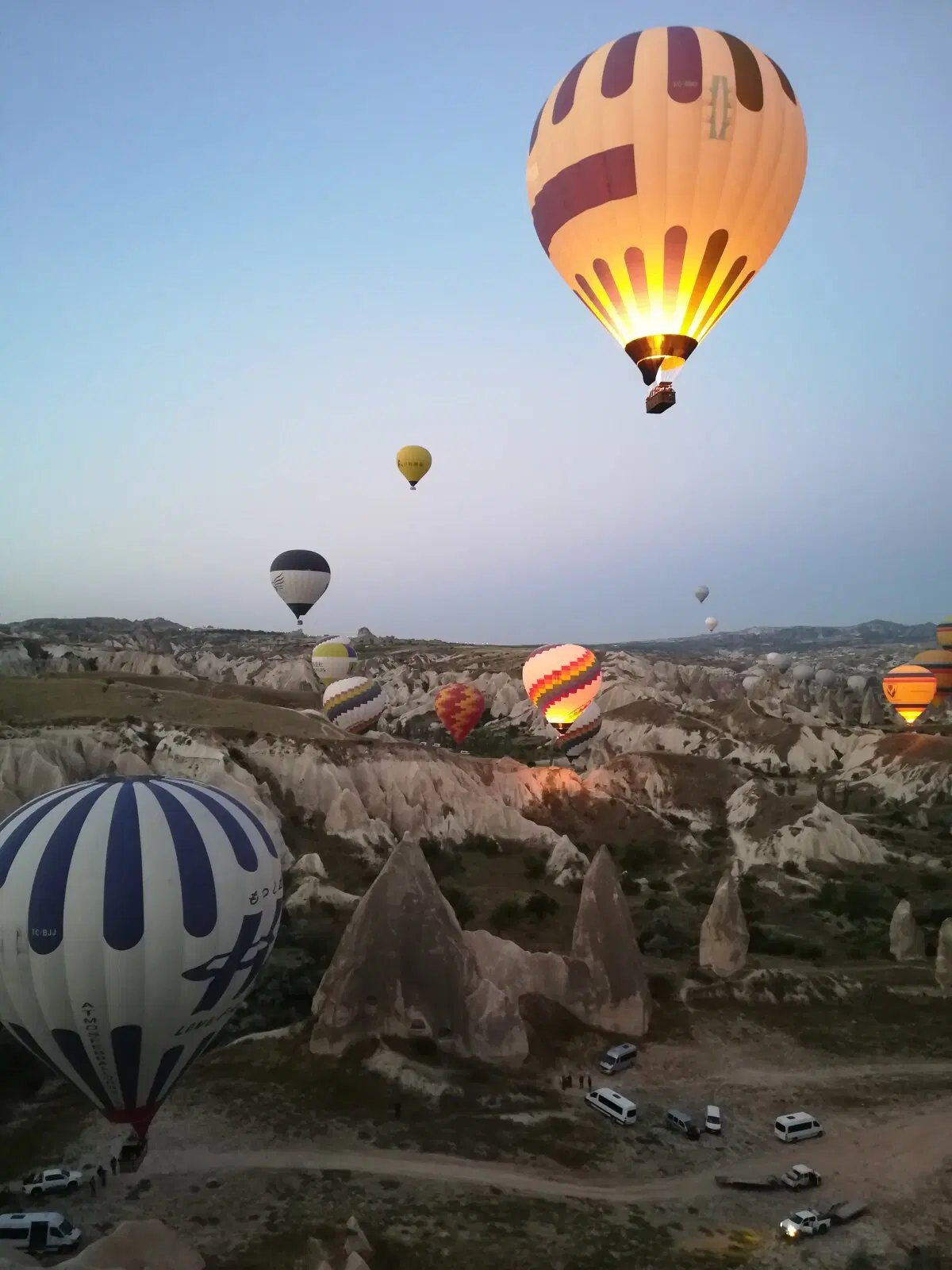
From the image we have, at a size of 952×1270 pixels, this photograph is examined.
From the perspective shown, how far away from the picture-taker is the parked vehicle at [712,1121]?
15292 mm

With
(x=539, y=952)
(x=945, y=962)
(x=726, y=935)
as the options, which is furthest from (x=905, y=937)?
(x=539, y=952)

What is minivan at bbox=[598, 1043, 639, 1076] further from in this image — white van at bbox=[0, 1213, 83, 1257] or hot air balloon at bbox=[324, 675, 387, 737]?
hot air balloon at bbox=[324, 675, 387, 737]

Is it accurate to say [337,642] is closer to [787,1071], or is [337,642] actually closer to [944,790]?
[944,790]

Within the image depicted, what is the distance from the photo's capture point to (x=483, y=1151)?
14.0 meters

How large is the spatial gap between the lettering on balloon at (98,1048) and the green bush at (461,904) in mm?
15356

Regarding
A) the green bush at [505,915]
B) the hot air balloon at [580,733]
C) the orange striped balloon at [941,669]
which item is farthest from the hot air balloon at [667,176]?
the orange striped balloon at [941,669]

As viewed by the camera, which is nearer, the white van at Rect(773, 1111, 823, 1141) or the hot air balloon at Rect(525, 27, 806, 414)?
the hot air balloon at Rect(525, 27, 806, 414)

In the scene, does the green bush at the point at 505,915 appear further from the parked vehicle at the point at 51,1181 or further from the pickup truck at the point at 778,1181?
the parked vehicle at the point at 51,1181

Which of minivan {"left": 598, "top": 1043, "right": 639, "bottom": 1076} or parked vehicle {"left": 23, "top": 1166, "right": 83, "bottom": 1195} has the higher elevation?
parked vehicle {"left": 23, "top": 1166, "right": 83, "bottom": 1195}

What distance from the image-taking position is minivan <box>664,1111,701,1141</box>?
15.1 metres

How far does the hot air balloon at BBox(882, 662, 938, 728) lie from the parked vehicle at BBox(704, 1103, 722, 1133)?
47.9 m

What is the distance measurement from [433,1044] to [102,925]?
926 centimetres

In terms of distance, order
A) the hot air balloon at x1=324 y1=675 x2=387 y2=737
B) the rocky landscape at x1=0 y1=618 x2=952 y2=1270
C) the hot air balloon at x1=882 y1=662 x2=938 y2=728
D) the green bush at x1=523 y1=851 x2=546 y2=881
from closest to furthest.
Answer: the rocky landscape at x1=0 y1=618 x2=952 y2=1270 < the green bush at x1=523 y1=851 x2=546 y2=881 < the hot air balloon at x1=324 y1=675 x2=387 y2=737 < the hot air balloon at x1=882 y1=662 x2=938 y2=728

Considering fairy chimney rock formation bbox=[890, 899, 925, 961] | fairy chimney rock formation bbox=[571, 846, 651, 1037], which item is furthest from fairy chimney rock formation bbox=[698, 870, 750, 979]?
fairy chimney rock formation bbox=[890, 899, 925, 961]
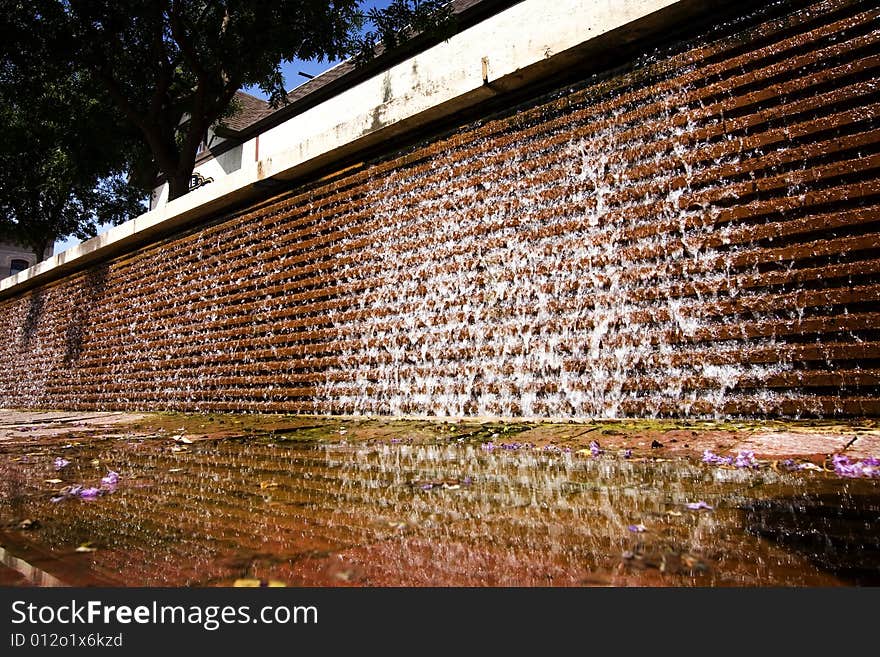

What you should do >>
How many lines in the entries above contain the word "this", counting only matches with the same case? Reply with the number alone.

Output >>
2